I find myself wondering how much of this victory was a repudiation of Coakley's involvement in the Amirault case. Dorothy Rabinowitz has a detailed discussion of this tragedy here, and Coakley's insistence on keeping an obviously innocent man in prison because of the politics of feminist rage.

There were a lot of child sexual abuse cases in the 1980s that went completely insane. There is a lot of child sexual abuse, no question. There were cases in the period where what might have been actual child sexual abuse was so overwhelmed with utterly absurd and impossible coached statements by small children that we will never know what really happened: the McMartin Preschool case, for example.

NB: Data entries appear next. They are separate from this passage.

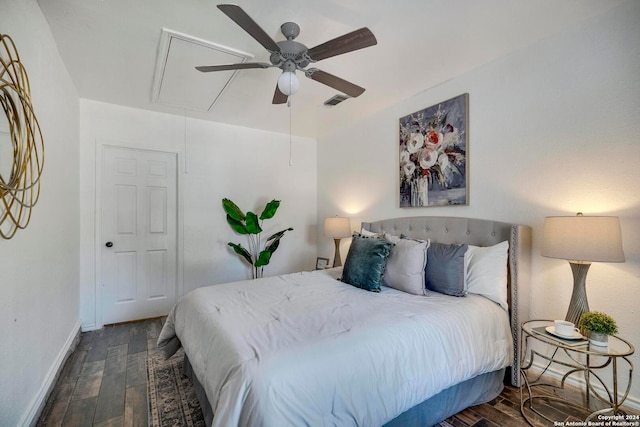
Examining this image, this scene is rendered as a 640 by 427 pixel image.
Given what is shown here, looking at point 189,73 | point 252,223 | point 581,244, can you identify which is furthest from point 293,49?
point 252,223

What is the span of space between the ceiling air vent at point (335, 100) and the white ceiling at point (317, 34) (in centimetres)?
9

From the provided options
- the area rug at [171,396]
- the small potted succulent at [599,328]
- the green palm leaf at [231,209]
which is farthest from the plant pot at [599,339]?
the green palm leaf at [231,209]

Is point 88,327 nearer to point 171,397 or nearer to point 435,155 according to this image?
point 171,397

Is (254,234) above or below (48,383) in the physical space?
above

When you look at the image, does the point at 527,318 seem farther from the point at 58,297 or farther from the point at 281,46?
the point at 58,297

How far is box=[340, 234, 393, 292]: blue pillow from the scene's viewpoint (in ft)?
7.41

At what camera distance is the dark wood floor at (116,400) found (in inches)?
66.7

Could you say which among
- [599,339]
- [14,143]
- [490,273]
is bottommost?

There were others were prosecutors finally admitted that they were dealing with their own demons. One assistant D.A. in Minnesota, after having put a big chunk of the town under indictment or suspicion, finally admitted that she had not dealt with her abuse as a child. There was probably one actual victim in that case--but by the time she was done, she had destroyed whatever case there was.

I haven't kept track of the Wenatchee, Washington cases, but my impression was that if there was some actual child sexual abuse there, it was washed over in the hysteria that came out of it.

One of the cases that Janet Reno pursued in Miami was pretty clearly fabricated by "child advocates" who managed to coach children into pretty implausible accusations.

Some of the cases of that appear to have been completely and utterly false--like the Amirault case. This isn't a matter of, "The evidence was weak," but there was no physical evidence at all that should have been present if these claims by highly coached children was true.